⟨
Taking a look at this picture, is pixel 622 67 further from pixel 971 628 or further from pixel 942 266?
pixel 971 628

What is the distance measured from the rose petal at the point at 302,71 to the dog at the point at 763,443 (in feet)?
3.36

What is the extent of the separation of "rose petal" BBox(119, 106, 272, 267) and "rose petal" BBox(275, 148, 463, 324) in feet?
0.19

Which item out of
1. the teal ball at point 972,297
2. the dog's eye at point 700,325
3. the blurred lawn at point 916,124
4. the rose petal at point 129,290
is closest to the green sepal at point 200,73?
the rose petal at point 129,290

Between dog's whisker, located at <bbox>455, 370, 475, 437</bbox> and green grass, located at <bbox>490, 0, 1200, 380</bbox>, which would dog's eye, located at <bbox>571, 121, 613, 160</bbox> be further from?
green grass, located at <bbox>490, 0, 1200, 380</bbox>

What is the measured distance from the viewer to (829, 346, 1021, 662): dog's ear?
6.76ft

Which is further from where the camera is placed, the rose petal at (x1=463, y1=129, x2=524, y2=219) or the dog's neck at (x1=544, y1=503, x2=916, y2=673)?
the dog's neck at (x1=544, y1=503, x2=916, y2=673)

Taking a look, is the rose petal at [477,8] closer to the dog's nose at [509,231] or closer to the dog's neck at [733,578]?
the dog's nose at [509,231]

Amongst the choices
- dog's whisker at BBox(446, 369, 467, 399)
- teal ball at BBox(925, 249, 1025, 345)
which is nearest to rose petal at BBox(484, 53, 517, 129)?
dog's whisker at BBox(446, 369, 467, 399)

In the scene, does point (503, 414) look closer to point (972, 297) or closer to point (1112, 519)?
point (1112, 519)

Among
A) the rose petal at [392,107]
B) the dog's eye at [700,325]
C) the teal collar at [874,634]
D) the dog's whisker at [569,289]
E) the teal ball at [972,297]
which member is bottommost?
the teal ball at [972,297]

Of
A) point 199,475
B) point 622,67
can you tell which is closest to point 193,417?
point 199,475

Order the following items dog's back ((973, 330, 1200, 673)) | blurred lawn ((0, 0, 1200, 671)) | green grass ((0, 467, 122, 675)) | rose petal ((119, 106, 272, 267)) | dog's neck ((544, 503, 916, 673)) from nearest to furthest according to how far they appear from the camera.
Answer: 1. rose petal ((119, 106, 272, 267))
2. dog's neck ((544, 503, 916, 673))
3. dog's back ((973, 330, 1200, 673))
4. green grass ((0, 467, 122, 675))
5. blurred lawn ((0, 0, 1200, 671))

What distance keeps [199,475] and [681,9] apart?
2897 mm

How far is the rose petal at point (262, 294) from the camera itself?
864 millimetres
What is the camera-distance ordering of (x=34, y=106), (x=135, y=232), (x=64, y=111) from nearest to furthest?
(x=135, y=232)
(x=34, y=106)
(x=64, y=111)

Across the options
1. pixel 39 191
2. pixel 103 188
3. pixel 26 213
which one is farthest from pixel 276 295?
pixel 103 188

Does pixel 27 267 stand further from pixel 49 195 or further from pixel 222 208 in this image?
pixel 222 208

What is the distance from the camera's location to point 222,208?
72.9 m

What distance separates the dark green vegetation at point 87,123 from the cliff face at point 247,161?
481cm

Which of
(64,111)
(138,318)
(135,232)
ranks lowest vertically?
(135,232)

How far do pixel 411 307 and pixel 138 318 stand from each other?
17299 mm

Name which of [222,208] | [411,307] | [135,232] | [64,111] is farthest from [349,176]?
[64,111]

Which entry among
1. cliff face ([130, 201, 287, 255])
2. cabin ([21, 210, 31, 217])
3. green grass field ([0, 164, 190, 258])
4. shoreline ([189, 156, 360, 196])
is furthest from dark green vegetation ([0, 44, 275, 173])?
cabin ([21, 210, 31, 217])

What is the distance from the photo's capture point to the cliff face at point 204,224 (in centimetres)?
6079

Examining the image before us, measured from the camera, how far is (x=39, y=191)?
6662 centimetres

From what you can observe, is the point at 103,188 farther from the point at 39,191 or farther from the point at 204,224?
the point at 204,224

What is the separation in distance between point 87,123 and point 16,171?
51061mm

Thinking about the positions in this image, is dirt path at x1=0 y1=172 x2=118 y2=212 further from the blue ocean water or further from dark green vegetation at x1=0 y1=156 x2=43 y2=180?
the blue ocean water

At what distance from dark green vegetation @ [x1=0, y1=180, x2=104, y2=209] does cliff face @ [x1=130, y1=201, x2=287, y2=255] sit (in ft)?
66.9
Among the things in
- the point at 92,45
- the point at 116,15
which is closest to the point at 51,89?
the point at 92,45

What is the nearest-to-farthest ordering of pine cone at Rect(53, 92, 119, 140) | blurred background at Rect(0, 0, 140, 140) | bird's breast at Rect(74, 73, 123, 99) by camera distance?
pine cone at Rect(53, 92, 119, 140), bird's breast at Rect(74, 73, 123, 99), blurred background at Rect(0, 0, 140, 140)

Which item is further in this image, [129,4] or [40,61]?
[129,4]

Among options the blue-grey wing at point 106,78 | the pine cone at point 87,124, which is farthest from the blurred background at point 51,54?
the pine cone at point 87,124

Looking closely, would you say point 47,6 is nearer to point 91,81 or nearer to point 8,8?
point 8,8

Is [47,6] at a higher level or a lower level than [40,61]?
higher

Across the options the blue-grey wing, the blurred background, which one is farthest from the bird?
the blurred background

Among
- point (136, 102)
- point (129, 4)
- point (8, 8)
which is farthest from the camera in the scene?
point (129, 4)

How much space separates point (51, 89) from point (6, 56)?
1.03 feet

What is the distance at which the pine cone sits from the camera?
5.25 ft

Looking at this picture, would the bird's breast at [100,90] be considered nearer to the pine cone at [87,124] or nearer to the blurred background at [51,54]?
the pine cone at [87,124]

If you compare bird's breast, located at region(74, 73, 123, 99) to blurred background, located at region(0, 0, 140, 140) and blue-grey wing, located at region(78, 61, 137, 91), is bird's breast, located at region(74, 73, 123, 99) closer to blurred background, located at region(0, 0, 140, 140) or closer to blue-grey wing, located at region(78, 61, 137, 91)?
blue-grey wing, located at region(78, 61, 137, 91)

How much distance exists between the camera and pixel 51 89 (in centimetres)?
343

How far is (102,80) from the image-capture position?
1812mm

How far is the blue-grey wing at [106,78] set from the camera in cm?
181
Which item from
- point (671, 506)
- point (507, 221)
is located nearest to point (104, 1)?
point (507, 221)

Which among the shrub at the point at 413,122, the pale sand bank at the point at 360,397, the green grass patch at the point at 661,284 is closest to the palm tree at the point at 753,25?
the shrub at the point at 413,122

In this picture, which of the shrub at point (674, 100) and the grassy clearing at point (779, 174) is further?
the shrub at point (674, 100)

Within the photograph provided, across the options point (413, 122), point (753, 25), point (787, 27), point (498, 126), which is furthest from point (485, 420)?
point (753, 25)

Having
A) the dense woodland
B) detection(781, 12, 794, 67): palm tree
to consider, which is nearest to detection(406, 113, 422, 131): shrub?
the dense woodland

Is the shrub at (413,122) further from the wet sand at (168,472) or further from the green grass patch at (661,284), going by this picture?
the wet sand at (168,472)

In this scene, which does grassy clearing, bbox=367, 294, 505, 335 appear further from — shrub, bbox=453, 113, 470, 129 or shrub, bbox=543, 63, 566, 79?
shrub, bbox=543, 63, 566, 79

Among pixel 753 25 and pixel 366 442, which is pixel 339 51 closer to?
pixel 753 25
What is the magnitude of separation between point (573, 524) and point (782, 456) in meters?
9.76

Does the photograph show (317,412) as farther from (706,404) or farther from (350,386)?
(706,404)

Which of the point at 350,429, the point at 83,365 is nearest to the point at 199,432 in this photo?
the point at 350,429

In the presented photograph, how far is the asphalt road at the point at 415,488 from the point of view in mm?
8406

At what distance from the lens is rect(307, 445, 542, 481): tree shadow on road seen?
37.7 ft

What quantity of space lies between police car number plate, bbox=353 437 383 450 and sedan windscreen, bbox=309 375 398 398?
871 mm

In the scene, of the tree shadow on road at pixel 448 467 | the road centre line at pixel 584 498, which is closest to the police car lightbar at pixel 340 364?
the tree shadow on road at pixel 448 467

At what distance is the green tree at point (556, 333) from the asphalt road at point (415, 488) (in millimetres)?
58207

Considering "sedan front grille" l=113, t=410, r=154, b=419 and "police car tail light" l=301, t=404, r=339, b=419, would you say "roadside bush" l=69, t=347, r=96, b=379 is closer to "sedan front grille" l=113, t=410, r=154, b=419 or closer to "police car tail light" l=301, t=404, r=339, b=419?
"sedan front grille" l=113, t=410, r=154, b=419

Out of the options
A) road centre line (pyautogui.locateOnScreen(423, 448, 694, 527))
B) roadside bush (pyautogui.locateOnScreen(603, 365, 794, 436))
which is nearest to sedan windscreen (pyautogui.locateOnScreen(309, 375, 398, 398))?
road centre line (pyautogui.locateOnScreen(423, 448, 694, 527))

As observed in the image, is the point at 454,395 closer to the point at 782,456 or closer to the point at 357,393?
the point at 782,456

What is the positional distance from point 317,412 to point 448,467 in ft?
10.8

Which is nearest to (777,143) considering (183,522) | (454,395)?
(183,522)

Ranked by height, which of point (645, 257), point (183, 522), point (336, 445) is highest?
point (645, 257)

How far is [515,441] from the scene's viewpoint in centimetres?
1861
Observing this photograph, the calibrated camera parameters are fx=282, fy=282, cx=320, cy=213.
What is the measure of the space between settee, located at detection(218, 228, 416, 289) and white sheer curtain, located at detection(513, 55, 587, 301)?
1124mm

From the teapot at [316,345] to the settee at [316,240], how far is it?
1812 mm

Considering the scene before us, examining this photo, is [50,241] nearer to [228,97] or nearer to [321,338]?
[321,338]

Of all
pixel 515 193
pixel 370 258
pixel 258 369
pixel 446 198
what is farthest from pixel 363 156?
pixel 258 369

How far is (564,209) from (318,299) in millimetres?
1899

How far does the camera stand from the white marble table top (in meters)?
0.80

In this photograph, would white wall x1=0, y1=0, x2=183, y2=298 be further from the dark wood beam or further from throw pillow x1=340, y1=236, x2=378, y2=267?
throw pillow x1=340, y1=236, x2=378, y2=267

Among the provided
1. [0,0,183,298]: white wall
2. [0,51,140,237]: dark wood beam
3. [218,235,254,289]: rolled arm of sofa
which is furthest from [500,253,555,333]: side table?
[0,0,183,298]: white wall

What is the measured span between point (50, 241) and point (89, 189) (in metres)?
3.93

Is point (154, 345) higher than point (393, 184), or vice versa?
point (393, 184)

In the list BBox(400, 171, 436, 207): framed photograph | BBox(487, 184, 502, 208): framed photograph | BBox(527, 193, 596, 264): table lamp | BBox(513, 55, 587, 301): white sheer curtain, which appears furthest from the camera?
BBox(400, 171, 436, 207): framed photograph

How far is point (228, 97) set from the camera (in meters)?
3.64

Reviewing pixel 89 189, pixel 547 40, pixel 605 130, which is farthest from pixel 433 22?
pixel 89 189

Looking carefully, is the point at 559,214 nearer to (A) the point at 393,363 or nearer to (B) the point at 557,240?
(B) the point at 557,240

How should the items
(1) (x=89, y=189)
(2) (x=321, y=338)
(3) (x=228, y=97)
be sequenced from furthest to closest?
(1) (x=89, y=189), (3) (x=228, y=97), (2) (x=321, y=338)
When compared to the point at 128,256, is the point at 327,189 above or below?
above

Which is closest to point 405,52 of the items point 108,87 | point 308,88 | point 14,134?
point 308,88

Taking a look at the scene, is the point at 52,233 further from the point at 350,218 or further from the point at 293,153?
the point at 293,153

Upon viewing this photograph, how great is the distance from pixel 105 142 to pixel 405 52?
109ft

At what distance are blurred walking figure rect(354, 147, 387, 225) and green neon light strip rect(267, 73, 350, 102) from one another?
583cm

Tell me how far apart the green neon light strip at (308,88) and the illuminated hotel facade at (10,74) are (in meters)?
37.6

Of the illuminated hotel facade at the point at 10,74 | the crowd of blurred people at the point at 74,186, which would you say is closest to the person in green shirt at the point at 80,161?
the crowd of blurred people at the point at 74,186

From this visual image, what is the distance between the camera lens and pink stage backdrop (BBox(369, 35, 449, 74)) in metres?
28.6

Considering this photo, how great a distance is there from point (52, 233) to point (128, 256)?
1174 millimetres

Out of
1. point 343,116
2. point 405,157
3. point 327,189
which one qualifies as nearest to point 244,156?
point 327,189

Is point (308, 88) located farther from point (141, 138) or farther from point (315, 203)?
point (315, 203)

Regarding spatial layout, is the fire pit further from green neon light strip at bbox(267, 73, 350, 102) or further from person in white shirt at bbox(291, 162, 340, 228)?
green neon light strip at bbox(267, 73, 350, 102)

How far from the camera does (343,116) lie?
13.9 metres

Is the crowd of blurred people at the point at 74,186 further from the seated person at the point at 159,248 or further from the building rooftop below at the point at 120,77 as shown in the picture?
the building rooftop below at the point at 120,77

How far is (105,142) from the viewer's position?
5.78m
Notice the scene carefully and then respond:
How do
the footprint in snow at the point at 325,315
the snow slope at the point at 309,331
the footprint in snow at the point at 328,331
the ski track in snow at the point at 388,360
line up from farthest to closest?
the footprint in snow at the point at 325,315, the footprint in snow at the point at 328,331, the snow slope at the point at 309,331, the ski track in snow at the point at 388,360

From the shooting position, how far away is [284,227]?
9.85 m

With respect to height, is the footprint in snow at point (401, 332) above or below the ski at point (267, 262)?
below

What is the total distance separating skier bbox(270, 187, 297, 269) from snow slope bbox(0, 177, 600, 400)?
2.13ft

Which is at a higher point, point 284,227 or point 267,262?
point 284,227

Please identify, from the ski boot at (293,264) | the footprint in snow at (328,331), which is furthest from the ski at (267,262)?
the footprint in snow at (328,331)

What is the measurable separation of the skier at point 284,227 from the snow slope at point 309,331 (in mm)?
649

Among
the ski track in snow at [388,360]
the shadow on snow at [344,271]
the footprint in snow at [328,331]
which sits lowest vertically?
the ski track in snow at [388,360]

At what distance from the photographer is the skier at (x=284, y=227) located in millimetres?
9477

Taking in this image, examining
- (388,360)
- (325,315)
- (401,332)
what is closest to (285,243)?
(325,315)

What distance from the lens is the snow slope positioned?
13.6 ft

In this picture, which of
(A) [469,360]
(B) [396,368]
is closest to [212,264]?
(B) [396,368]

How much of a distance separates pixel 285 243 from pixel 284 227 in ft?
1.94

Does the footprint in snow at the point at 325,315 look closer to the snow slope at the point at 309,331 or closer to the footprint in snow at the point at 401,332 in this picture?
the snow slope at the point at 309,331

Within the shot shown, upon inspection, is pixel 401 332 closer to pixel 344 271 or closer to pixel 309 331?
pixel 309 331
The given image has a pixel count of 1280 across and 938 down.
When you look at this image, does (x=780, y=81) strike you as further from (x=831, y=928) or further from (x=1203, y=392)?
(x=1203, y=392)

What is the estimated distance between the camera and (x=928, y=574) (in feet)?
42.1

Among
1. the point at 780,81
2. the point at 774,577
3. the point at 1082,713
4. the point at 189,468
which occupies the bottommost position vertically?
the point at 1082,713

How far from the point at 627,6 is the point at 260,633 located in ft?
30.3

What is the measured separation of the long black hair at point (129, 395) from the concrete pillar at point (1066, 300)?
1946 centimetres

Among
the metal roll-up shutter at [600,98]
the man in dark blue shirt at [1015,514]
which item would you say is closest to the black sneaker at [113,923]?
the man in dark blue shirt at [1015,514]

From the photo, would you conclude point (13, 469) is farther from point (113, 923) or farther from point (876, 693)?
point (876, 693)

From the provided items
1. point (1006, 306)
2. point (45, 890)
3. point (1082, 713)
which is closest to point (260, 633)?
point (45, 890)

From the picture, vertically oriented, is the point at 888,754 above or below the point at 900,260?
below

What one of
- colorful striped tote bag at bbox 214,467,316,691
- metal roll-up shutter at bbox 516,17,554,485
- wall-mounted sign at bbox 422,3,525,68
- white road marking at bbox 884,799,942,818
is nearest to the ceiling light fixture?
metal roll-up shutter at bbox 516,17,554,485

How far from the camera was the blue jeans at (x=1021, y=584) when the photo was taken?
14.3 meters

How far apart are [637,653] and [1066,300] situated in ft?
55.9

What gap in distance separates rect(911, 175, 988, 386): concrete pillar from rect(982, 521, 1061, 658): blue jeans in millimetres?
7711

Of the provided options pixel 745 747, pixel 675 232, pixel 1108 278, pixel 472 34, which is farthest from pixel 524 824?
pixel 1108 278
⟩
> **What is asked**
How many lines in the listing above contain the string "ordering"? Reply with the number alone.

> **Result of this exercise**
2